[Items from a dataset]
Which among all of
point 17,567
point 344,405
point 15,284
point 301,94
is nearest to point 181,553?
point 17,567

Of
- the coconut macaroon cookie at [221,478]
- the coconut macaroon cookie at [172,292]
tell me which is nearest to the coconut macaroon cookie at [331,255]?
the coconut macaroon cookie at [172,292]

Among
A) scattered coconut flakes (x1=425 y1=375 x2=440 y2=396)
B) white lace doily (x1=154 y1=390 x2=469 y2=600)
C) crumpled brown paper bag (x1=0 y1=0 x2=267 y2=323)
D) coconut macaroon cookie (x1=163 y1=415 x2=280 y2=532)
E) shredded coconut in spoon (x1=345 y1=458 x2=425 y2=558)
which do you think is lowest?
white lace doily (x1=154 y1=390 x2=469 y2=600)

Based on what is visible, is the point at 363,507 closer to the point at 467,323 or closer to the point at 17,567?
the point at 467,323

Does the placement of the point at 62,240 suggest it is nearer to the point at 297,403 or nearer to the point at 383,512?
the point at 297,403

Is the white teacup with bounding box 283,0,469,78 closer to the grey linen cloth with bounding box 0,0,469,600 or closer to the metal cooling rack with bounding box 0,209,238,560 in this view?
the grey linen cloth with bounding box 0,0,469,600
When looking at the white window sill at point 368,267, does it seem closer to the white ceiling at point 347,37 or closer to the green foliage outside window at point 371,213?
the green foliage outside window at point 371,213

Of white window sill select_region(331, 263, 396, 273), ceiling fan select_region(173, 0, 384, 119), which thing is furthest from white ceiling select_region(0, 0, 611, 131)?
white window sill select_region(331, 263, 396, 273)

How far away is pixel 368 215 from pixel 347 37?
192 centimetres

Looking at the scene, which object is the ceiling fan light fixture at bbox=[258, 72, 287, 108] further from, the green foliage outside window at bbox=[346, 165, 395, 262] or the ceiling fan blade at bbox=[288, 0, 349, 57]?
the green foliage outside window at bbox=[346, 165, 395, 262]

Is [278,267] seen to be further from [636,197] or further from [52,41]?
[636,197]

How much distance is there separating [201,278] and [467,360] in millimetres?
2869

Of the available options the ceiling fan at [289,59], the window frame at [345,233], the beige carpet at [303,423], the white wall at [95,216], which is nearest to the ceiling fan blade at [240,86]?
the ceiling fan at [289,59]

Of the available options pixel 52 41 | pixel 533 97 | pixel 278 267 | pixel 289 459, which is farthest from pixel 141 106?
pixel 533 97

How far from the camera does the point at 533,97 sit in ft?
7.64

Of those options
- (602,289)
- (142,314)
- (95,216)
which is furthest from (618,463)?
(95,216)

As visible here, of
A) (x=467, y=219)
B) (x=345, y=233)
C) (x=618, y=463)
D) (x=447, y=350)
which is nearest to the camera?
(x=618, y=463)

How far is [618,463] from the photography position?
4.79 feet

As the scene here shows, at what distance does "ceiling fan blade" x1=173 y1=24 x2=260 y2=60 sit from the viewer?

*WORK TO COMPLETE*
Please write out the records from the line with "As visible here, of" up to and including the final line of the records, changing "nearest" to "closest" and keeping everything else the same.

*SOLVED EXERCISE*
As visible here, of
A) (x=467, y=219)
B) (x=345, y=233)
C) (x=618, y=463)
D) (x=447, y=350)
which is closest to the camera?
(x=618, y=463)

How far is [618,463] from the photography position?
4.79 feet

As the scene here shows, at what distance does "ceiling fan blade" x1=173 y1=24 x2=260 y2=60 sit from the viewer?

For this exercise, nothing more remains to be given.